- **The problem**
Identify every line in the records below that contains the word "фото", and copy each of those lines.

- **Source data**
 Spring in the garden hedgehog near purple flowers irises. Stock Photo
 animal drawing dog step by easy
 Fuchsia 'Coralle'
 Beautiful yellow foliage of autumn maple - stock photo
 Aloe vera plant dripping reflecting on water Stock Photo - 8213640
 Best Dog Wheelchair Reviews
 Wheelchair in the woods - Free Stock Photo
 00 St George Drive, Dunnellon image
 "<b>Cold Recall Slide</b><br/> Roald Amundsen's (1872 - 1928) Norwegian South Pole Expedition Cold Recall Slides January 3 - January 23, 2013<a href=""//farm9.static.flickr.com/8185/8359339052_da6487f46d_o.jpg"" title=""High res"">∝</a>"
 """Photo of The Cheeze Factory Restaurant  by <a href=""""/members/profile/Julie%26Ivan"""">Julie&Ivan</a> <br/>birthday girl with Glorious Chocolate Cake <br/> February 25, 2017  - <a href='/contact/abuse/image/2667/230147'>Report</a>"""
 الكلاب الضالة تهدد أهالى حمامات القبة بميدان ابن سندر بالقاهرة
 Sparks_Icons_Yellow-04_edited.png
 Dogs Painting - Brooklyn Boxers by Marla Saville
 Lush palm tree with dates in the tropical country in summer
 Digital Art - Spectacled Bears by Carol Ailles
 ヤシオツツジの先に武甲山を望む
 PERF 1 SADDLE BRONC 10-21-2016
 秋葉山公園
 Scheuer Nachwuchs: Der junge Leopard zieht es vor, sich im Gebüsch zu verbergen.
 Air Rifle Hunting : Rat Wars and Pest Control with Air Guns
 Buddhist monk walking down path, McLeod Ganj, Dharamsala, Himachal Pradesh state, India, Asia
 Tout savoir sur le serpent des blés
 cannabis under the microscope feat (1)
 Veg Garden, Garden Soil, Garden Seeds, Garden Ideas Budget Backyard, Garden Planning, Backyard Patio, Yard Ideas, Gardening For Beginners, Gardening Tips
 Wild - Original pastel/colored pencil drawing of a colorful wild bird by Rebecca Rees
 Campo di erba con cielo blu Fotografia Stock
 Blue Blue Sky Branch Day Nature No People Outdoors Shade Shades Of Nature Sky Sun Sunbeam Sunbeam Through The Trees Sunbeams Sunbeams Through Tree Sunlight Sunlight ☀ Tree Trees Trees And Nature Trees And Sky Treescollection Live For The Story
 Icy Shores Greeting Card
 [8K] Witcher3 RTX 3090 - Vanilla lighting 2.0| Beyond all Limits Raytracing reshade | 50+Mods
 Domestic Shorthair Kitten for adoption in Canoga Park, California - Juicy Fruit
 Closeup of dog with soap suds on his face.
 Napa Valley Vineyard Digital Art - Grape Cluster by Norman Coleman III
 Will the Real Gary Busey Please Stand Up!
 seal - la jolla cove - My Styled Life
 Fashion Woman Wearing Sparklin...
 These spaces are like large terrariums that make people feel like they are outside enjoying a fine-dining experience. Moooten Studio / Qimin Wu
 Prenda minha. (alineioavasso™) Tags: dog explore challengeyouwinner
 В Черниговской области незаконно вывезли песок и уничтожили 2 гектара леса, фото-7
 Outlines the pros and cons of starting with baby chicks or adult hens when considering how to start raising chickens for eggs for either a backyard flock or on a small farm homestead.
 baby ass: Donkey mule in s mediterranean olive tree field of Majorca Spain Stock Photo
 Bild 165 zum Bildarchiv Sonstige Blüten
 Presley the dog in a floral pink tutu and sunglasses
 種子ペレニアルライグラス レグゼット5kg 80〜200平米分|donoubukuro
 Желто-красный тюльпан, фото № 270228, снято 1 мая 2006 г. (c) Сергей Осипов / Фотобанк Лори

- **Your response**
 В Черниговской области незаконно вывезли песок и уничтожили 2 гектара леса, фото-7
 Желто-красный тюльпан, фото № 270228, снято 1 мая 2006 г. (c) Сергей Осипов / Фотобанк Лори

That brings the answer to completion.